The greatest PR campaign you've never heard of. Diamonds.

In recent years, diamond sellers have faced massively decreasing valuations, with this downfall attributed to lab made alternatives.

However, this wasn't always the case. In the 1940s, diamonds were not an in demand product, they were exclusively for those who could afford it, and those who couldn't, didn't try to buy them. This left De Beers, the US' largest supplier, with a demand issue.

So what did they do? They created their own demand.

After hiring a PR firm from Philadelphia, the term 'diamonds are forever' was born. But things didn't just stop at a slogan. The firm paid Hollywood script writers to begin including diamond proposals into scripts and thus, pop culture. The two month salary rule? That was a rule made by design.

The entire campaign fabricated an idea that diamonds are rare and worth the elevated costs. In reality, diamonds are nothing more than carbon and their suppliers have warehouses filled with them.

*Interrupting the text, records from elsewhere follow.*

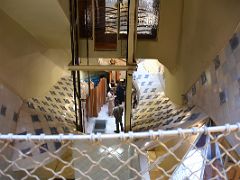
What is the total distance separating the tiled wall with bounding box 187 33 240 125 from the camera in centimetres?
246

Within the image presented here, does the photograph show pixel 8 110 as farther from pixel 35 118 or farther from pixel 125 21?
pixel 125 21

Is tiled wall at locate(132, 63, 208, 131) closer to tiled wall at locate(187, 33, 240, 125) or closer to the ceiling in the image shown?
tiled wall at locate(187, 33, 240, 125)

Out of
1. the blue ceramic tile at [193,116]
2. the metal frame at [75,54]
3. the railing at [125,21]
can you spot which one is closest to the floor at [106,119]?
the metal frame at [75,54]

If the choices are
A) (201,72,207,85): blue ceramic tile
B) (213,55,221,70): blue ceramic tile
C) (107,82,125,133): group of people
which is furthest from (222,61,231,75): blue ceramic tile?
(107,82,125,133): group of people

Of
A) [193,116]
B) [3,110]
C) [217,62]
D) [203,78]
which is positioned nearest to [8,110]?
[3,110]

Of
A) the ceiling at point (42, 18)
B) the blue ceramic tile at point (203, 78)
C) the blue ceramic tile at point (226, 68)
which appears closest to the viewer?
the blue ceramic tile at point (226, 68)

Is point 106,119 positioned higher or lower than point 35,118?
lower

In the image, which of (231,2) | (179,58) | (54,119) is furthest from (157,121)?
(231,2)

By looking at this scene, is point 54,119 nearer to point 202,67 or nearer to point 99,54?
point 99,54

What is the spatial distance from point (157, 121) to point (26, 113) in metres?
1.51

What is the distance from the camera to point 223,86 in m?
2.70

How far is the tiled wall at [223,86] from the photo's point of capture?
2.46m

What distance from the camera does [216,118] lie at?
2807 mm

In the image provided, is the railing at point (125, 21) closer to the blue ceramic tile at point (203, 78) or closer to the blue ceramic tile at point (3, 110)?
the blue ceramic tile at point (203, 78)
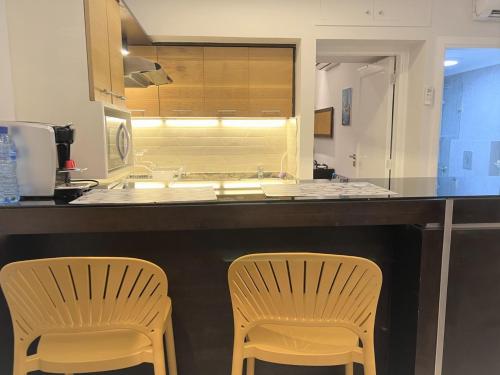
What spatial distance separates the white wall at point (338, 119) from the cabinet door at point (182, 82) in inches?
84.3

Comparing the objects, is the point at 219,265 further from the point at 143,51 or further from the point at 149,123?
the point at 149,123

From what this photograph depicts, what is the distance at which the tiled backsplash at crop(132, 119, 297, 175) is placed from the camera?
423cm

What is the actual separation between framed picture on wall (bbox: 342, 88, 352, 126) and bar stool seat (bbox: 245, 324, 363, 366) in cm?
431

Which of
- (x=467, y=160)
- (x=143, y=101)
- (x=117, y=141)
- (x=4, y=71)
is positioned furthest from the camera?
(x=467, y=160)

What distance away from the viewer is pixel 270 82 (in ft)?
12.8

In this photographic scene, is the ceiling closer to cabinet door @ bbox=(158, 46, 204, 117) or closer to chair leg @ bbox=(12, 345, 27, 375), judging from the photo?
cabinet door @ bbox=(158, 46, 204, 117)

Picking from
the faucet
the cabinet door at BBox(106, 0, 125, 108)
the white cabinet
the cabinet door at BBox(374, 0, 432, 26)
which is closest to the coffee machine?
the cabinet door at BBox(106, 0, 125, 108)

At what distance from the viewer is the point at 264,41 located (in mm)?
3703

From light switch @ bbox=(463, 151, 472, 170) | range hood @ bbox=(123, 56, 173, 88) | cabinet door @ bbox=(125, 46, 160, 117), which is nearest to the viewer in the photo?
range hood @ bbox=(123, 56, 173, 88)

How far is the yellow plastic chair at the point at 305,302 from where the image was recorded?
1077 mm

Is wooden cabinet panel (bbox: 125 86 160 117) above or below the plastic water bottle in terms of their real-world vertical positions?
above

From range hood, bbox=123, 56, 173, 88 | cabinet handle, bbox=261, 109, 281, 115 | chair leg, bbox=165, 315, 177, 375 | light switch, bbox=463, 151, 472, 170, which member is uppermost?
range hood, bbox=123, 56, 173, 88

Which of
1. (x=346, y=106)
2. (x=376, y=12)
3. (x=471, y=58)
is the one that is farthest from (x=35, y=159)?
(x=471, y=58)

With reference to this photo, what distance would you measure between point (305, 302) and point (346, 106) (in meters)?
4.60
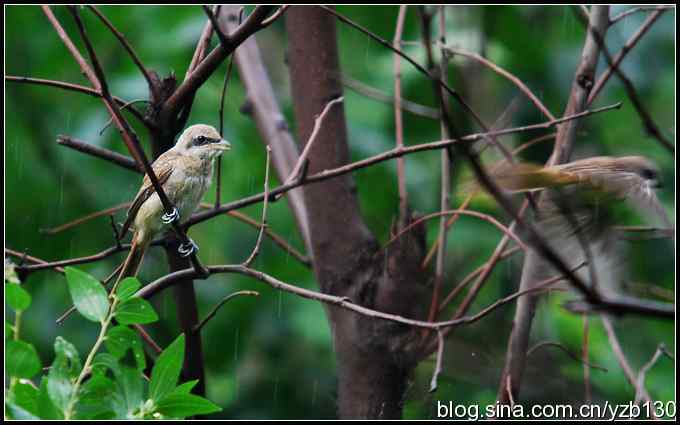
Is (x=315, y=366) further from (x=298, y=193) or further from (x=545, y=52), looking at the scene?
(x=545, y=52)

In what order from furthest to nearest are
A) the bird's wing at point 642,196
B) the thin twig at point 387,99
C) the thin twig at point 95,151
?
the bird's wing at point 642,196 < the thin twig at point 95,151 < the thin twig at point 387,99

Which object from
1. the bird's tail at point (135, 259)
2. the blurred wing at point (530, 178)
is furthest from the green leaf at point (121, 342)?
the bird's tail at point (135, 259)

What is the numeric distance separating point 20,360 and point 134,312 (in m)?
0.25

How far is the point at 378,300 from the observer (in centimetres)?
314

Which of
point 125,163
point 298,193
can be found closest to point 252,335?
point 298,193

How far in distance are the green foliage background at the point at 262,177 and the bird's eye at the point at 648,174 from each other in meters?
1.04

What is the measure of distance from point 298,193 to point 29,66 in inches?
76.9

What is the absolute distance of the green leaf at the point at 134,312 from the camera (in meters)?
1.69

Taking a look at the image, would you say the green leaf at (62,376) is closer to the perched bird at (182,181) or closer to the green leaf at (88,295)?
the green leaf at (88,295)

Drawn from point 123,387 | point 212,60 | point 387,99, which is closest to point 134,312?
point 123,387

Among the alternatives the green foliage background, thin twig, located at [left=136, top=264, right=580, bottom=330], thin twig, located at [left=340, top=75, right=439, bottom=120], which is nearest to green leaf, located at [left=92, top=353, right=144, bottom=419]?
thin twig, located at [left=136, top=264, right=580, bottom=330]

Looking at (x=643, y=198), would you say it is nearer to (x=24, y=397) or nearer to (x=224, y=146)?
(x=224, y=146)

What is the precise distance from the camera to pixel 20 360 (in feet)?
5.02

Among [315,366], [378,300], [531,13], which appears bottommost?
[315,366]
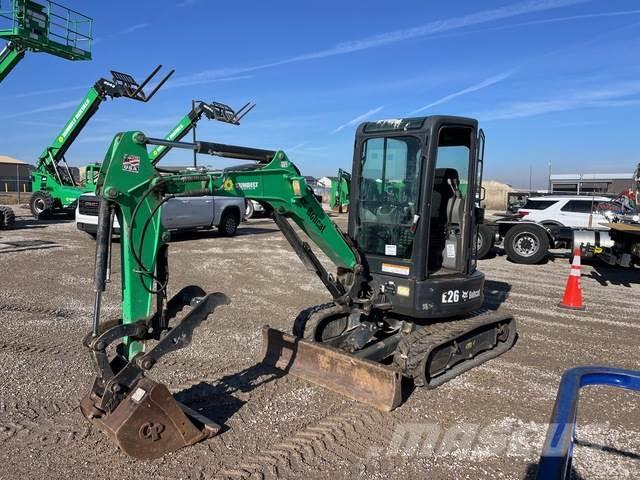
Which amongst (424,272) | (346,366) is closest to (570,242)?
(424,272)

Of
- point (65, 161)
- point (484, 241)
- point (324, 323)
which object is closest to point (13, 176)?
point (65, 161)

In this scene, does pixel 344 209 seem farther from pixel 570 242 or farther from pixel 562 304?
pixel 562 304

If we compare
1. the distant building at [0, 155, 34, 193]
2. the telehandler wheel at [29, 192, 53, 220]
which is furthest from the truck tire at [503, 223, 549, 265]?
the distant building at [0, 155, 34, 193]

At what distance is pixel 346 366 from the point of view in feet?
15.4

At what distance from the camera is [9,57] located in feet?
58.5

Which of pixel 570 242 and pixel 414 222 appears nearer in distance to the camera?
pixel 414 222

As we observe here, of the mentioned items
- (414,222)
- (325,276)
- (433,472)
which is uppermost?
(414,222)

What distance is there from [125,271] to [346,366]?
2.17 m

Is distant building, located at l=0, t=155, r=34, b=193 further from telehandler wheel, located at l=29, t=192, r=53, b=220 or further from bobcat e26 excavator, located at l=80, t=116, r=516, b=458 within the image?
bobcat e26 excavator, located at l=80, t=116, r=516, b=458

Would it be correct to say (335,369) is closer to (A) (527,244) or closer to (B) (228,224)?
(A) (527,244)

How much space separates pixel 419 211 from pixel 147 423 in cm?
312

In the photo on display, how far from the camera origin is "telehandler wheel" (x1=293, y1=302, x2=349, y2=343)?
5.33 meters

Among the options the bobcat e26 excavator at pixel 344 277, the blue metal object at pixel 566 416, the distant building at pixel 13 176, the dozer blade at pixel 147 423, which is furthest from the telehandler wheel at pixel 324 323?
the distant building at pixel 13 176

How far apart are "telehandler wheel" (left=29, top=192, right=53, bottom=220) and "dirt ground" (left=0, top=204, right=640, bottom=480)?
14.1m
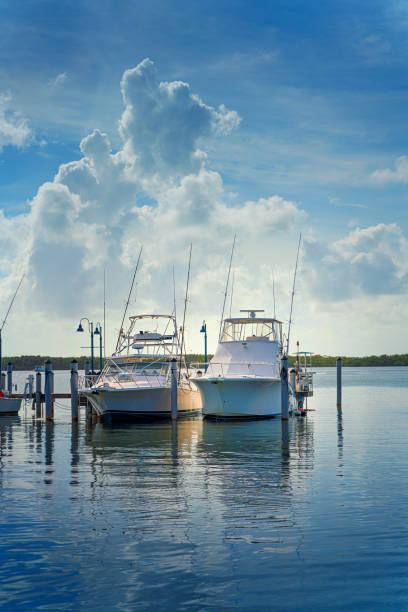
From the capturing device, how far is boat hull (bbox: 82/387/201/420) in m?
34.9

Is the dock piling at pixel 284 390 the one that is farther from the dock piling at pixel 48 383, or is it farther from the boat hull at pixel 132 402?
the dock piling at pixel 48 383

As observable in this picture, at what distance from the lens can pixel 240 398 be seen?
34.2 metres

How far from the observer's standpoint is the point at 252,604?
8.43 m

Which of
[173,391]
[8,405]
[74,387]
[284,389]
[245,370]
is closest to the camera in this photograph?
[284,389]

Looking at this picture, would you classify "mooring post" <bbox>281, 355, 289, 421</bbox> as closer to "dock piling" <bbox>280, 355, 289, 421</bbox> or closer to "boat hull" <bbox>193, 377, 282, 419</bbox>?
"dock piling" <bbox>280, 355, 289, 421</bbox>

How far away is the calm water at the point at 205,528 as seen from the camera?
28.8ft

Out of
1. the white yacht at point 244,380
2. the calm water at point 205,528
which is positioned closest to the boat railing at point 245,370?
the white yacht at point 244,380

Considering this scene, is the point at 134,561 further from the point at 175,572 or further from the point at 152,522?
the point at 152,522

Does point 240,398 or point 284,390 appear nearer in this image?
point 284,390

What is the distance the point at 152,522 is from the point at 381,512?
454 cm

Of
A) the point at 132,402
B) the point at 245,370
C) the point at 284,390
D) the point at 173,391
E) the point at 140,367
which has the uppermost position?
the point at 140,367

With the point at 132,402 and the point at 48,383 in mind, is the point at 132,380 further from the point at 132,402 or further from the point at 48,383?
the point at 48,383

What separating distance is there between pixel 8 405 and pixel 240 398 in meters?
14.9

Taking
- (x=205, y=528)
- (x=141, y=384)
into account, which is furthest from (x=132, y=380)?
(x=205, y=528)
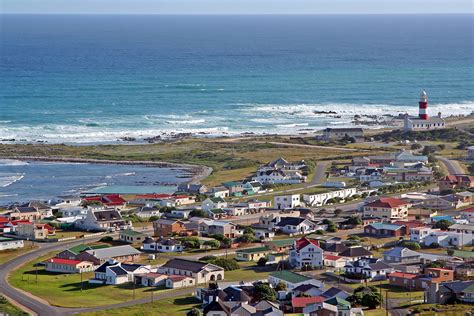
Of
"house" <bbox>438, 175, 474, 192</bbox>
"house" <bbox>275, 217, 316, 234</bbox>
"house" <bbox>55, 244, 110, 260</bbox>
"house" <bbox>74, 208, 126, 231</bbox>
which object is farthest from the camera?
"house" <bbox>438, 175, 474, 192</bbox>

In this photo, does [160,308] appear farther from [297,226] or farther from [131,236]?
[297,226]

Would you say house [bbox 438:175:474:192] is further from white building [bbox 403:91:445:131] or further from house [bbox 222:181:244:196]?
white building [bbox 403:91:445:131]

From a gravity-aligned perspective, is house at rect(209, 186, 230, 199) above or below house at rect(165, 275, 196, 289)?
above

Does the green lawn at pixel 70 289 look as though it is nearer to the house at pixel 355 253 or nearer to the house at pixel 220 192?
the house at pixel 355 253

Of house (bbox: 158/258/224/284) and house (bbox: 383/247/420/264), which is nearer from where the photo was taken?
house (bbox: 158/258/224/284)

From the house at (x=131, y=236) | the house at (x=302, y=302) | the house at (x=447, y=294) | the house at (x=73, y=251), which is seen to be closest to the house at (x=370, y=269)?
A: the house at (x=447, y=294)

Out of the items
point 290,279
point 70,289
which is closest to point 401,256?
point 290,279

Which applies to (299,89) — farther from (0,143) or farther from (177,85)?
(0,143)

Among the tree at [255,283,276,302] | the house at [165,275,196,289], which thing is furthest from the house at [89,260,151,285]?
the tree at [255,283,276,302]
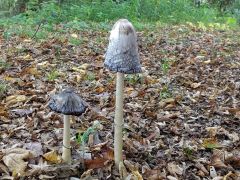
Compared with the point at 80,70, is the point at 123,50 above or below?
above

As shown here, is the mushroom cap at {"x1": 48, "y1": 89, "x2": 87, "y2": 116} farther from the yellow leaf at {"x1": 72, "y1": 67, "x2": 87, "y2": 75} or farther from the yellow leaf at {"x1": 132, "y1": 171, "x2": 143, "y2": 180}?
the yellow leaf at {"x1": 72, "y1": 67, "x2": 87, "y2": 75}

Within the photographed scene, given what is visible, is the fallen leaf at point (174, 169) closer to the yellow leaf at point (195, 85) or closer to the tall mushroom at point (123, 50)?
the tall mushroom at point (123, 50)

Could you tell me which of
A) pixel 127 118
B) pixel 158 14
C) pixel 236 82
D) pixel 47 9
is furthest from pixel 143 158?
pixel 158 14

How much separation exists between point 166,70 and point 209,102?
4.95ft

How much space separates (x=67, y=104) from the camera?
2896 millimetres

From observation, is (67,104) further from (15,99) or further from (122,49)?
(15,99)

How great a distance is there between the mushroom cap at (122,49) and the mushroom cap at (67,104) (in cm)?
34

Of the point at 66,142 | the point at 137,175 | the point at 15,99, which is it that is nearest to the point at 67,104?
the point at 66,142

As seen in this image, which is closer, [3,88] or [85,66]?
[3,88]

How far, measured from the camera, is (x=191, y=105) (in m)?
5.10

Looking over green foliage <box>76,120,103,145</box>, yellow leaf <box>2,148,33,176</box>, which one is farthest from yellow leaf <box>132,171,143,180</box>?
yellow leaf <box>2,148,33,176</box>

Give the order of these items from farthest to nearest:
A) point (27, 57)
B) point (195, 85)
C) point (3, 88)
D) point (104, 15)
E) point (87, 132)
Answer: point (104, 15) < point (27, 57) < point (195, 85) < point (3, 88) < point (87, 132)

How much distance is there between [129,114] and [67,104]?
1.77m

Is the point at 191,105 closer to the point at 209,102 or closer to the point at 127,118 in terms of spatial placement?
the point at 209,102
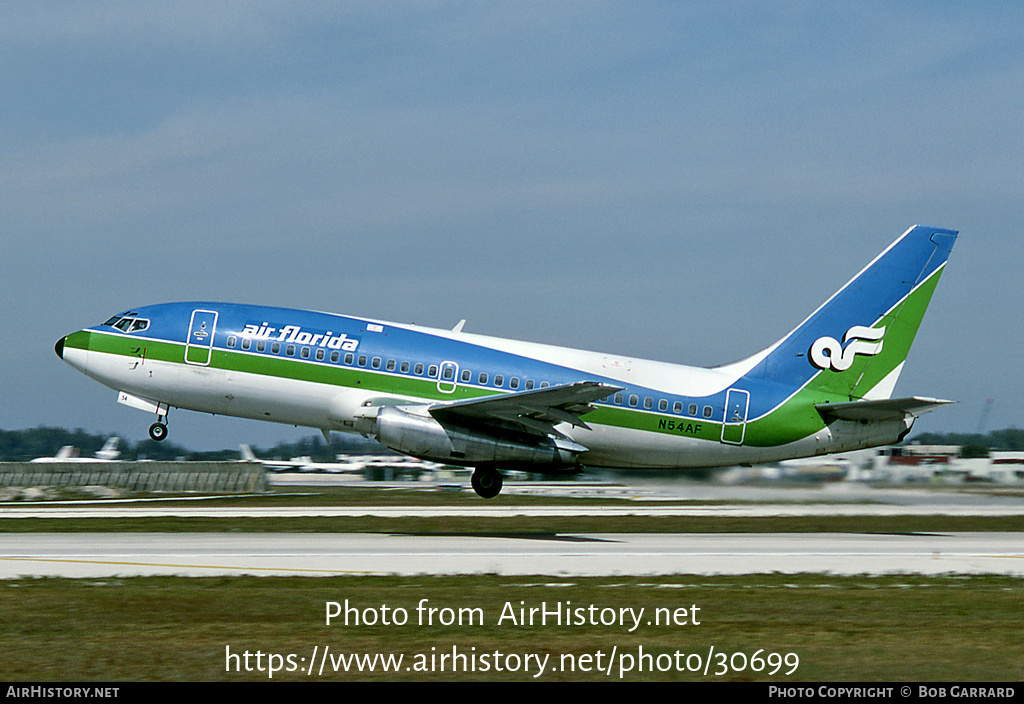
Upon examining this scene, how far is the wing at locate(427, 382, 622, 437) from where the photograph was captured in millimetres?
27875

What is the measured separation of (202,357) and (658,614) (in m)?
18.4

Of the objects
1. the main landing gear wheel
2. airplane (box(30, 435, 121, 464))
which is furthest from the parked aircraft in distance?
the main landing gear wheel

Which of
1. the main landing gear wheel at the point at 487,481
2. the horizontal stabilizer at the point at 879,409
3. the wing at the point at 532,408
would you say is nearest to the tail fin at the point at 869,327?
the horizontal stabilizer at the point at 879,409

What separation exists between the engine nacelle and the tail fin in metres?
7.22

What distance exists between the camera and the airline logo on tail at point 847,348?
32750 millimetres

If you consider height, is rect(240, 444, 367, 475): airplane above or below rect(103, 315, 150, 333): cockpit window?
below

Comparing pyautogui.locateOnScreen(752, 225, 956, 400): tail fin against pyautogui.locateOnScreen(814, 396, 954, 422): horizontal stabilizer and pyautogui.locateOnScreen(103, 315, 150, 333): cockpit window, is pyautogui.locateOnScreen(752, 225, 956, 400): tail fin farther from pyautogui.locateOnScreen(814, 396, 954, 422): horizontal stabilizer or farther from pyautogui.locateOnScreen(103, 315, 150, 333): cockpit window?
pyautogui.locateOnScreen(103, 315, 150, 333): cockpit window

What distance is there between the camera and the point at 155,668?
11789mm

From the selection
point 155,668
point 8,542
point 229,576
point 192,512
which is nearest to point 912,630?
point 155,668

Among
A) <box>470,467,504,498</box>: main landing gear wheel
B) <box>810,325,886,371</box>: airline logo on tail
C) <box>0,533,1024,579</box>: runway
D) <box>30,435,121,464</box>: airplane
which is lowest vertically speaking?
<box>30,435,121,464</box>: airplane

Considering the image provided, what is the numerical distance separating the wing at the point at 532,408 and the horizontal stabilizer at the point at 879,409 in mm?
7537

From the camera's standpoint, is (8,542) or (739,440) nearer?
(8,542)
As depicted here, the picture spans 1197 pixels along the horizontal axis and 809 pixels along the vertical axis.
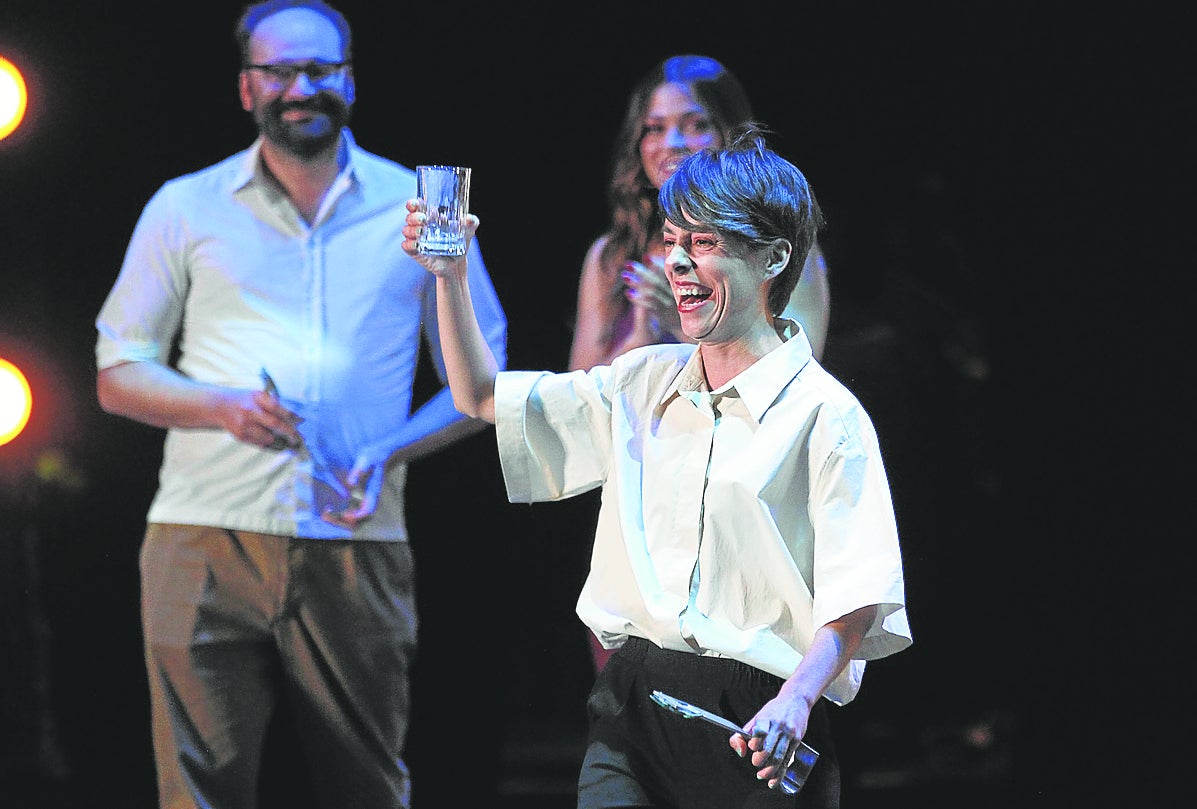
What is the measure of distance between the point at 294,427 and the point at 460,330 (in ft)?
2.30

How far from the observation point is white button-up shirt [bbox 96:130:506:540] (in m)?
3.33

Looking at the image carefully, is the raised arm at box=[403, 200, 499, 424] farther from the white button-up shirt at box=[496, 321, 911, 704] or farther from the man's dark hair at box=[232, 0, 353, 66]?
the man's dark hair at box=[232, 0, 353, 66]

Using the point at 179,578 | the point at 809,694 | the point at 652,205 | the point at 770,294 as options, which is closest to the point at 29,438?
the point at 179,578

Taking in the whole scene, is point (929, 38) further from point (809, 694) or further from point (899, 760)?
point (809, 694)

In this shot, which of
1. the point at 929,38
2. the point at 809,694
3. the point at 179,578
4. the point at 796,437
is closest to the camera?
the point at 809,694

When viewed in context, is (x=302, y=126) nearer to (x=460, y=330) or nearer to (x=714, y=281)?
(x=460, y=330)

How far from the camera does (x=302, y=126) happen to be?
342cm

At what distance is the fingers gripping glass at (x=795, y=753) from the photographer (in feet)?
7.18

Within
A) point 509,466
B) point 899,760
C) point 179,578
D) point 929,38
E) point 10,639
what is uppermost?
point 929,38

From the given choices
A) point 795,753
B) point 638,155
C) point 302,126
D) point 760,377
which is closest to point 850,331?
point 638,155

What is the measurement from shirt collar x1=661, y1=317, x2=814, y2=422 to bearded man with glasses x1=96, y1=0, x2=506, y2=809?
0.93m

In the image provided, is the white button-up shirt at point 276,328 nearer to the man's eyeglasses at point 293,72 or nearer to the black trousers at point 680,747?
the man's eyeglasses at point 293,72

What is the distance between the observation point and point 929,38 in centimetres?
428

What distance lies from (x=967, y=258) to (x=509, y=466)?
2.13m
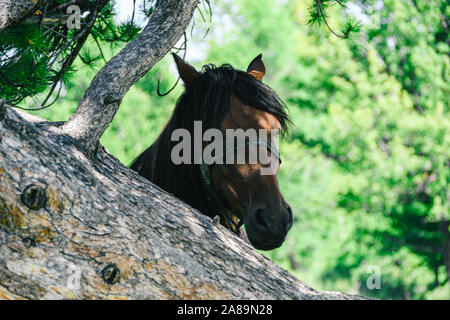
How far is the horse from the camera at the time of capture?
10.1ft

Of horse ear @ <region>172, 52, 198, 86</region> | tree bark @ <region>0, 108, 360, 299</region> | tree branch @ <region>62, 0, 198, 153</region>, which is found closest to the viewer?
tree bark @ <region>0, 108, 360, 299</region>

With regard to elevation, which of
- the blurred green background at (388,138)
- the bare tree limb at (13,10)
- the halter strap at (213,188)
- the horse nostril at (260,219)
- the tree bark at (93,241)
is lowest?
the tree bark at (93,241)

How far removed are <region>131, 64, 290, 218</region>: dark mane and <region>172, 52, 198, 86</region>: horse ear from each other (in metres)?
0.05

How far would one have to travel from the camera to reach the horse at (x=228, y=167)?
3.09 metres

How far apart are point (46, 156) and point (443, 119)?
10915 millimetres

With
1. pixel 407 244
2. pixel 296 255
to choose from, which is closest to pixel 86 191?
pixel 407 244

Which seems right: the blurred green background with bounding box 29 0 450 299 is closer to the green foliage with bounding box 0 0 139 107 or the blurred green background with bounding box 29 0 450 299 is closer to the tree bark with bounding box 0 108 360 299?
the green foliage with bounding box 0 0 139 107

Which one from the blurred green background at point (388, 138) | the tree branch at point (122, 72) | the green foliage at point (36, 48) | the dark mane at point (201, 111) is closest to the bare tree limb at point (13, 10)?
the green foliage at point (36, 48)

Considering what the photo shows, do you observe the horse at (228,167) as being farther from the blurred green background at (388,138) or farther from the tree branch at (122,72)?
the blurred green background at (388,138)

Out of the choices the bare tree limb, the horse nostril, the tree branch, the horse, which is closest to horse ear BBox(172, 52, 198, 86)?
the horse

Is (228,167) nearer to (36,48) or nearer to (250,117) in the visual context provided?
(250,117)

Scarcity drove up prices, lab grown diamonds tore apart the entire business.

From a valuation of $9.2 billion 3 years ago, they're now worth $2.2 billion.

De Beers were late in noticing this trend. From a valuation of $9.2 billion 3 years ago, they're now worth $2.2 billion. They had to act fast, and they tried.

In 2018 they created Lightbox which offered cheap, lab grown diamonds. The intention was to make 'fake' diamonds look cheap and increase demand for their large supply of real ones. It didn't work.

What it did do was propel the lab grown industry ten fold. Whereas they charged $800 for their lab grown diamonds, American grocery stores began charging $200 for the same product. Prices collapsed across the board.

The result? De Beers' parent company is now in what they're calling "advanced discussion" to sell the brand. This, of course, won't be easy for a company that lost $500 million in 2025 amidst a dying industry.

One PR campaign changed the world's view of a common carbon crystal, and 100 years later, it's beginning to fall apart.